==== Listing ====

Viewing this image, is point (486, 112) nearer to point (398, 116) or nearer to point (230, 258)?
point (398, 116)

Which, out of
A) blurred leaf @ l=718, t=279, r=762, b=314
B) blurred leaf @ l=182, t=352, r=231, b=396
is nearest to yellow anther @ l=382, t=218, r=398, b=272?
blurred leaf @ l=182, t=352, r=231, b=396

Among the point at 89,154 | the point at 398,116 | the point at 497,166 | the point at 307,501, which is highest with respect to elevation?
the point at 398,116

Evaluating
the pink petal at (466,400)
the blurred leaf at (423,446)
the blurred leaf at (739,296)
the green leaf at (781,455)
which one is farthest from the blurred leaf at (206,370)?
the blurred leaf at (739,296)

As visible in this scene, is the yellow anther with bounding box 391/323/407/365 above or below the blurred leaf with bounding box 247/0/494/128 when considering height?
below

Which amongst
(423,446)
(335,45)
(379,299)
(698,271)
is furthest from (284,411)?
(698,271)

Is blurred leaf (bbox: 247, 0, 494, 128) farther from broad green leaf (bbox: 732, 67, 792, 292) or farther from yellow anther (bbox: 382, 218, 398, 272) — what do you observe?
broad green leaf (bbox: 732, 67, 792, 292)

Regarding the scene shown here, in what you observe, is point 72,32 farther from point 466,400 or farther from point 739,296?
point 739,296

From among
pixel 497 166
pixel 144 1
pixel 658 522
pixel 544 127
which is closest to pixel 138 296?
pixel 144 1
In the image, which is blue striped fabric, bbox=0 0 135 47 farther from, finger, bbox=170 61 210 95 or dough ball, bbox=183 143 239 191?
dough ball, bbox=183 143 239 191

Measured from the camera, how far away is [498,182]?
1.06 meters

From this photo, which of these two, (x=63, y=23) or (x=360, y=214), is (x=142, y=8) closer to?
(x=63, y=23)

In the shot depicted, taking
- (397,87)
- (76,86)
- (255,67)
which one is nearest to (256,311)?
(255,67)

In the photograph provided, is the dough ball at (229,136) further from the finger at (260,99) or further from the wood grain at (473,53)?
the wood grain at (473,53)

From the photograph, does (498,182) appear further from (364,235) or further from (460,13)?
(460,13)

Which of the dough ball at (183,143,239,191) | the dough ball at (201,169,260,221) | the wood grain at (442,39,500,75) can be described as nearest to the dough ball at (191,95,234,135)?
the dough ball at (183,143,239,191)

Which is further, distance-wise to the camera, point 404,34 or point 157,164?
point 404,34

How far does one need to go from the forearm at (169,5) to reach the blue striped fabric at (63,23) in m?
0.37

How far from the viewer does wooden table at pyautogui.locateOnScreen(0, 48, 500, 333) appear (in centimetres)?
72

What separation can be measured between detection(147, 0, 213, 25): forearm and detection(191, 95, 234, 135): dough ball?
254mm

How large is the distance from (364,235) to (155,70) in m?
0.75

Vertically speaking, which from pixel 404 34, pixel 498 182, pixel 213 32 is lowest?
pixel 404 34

====

> Objective
Everything from the line containing "In the photograph" to the end of the records must be written out exactly; include both of those lines and no others.

> Task output
In the photograph provided, is the dough ball at (229,136) further from the finger at (260,99) or further from the wood grain at (473,53)?
the wood grain at (473,53)

From the photograph, does (498,182) appear further from (364,235) or further from (460,13)?
(460,13)

Which of the dough ball at (183,143,239,191) | the dough ball at (201,169,260,221) | the wood grain at (442,39,500,75) can be described as nearest to the dough ball at (191,95,234,135)?
the dough ball at (183,143,239,191)

Which is further, distance-wise to the camera, point 404,34 or point 157,164?
point 404,34

How far does one need to go from the forearm at (169,5) to reach the blue striped fabric at (63,23) in m?
0.37

How far from the viewer does wooden table at pyautogui.locateOnScreen(0, 48, 500, 333) appear (in centimetres)?
72

What separation can be measured between detection(147, 0, 213, 25): forearm and detection(191, 95, 234, 135): dough ball?
254mm

How large is the distance from (364,235) to (155,70) in m?
0.75

Vertically speaking, which from pixel 404 34, pixel 498 182, pixel 213 32 is lowest?
pixel 404 34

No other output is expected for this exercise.